THE JENNY LIND MYSTERY

Karl-Eric Svardskog & his

The Evidence in the Email

A few years after reporting this story, I got an email from a reader of my website who had seen my article on the Jenny Lind carving. She said her great-grandfather Christian Ingebretsen had been one of the final owners of the clipper Nightingale. The reader had an oil painting of the Nightingale flying the Norwegian flag. She wrote: " The oil painting that I have clearly shows a figurehead that appears to be a woman with blonde hair. It appears very much the same as the photo [of the carving] on the web site with the ship and the Jenny Lind figure superimposed."

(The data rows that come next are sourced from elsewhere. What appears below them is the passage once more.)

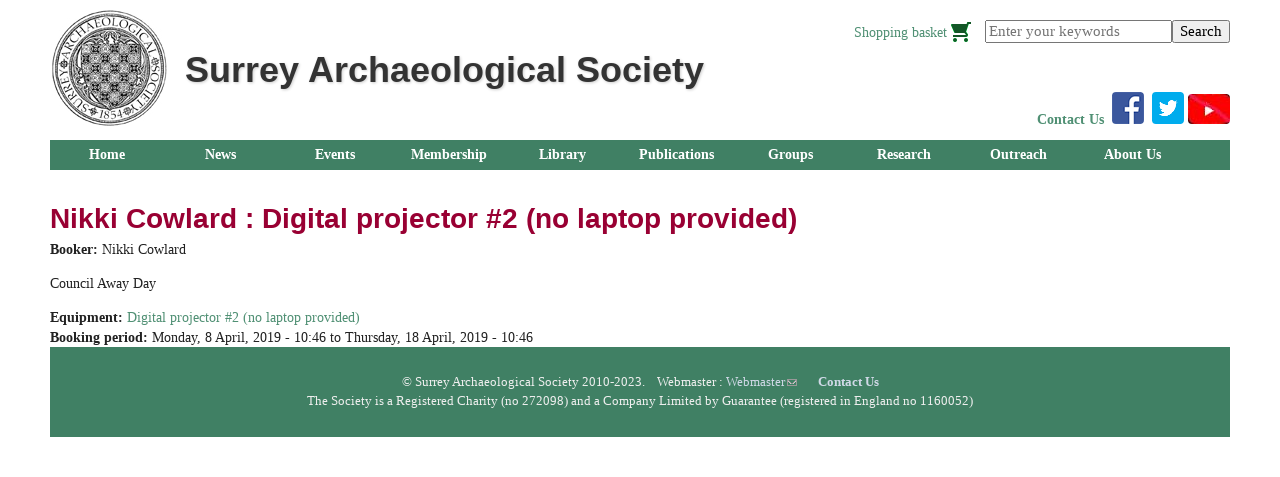

--- FILE ---
content_type: text/css
request_url: https://www.surreyarchaeology.org.uk/sites/default/files/css/css_nTXwFrvGiwSJZdqN6Hyz9O20iHCbGiNwmFqlYDTcoVg.css
body_size: 790
content:
.front #content .region-highlighted .block{width:100%;height:auto;background:#ffffee;}.region-highlighted{overflow:hidden;}.front #content .region-highlighted .block p{margin-right:10px;}.front #content .region-highlighted .block img{width:100%;}
.view-news-articles .views-field-field-image{float:left;margin-right:1em;}.view-news-articles .views-row{clear:left;margin-bottom:1em;overflow:hidden;}#block-views-news-articles-block{font-size:120%;}.node-news-article .field-name-field-image{float:right;margin-left:1em;}.view-news-articles.view-display-id-page .views-row{box-shadow:0 1px 3px rgba(0,0,0,0.12),0 1px 2px rgba(0,0,0,0.24);padding:1em;}.node-news-article .submitted{font-style:italic;}
.group-right{padding-left:1em;box-sizing:border-box;text-align:right;}
.leaflet-marker-icon{width:21px !important;height:33px !important;margin-top:-33px !important;margin-left:-9px !important;}.leaflet-marker-icon.marker-cluster{width:40px !important;height:40px !important;margin-top:-20px !important;margin-left:-20px !important;}
.node-recent-fieldwork .field-name-field-teaser-image{float:left;margin-right:1em;}
#block-system-user-menu{background:transparent;position:normal;}#block-system-user-menu a{color:#509074;}
.field-name-body:after{content:".";display:block;height:0;clear:both;visibility:hidden;}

I contacted Karl-Eric who happened to be in the United State at the time working on a book about his beloved statue, and told him about the email. When the reader sent photos of the painting, the author, with publisher Peter Randall, rushed expectantly into my office. This, he said, might be proof he had been searching for. We studied the digital picture on the computer screen, staring at a magnified image until our eyes ached. The tiny speck on the bow of the Nightingale painting looked like the figurehead of Jenny Lind. Absolutely!!. But, on closer examination, it also looked, well - like a speck.

Jenny Tours Again

To say the antique dealer became obsessed with his wooden Jenny is no exaggeration. Like a modern day PT Barnum, Karl-Eric Svardskog brought the statue back to America in 2001. He wrote a book, published by the Portsmouth Marine Society and Peter Randall, that chronicles his efforts to prove the Nightingale theory. Svardskog‘s case, although supported only by circumstantial evidence, is strong.

The author did his homework. Studies of documents, tests on the wood and paint of the figurehead, all line up with his theory that the carving may indeed be Jenny Lind from the Piscataqua clipper Nightingale. Revell Carr of the Mystic Seaport Museum in Connecticut is one of many experts impressed by Svardskog's evidence. Carr notes in the new book that only a dozen of Mystic's 70 carved figureheads have been accurately identified.

Early in the summer of 2001 Svardskog unveiled the figurehead during a concert at the Portsmouth Music Hall. The evening featured two winners of a Jenny Lind contest for sopranos -- one American, one Swedish -- another testament to Lind's enduring fame. Ironically, for reasons unknown, the flesh-and-blood Jenny Lind refused to perform in Portsmouth during her 1851 American tour. Despite the snub, Portsmouth presented three Jennies that night in 2001 - two singing like nightingales, one as silent as a block of wood dramatically lit at the back of the stage. It was a memorable sight.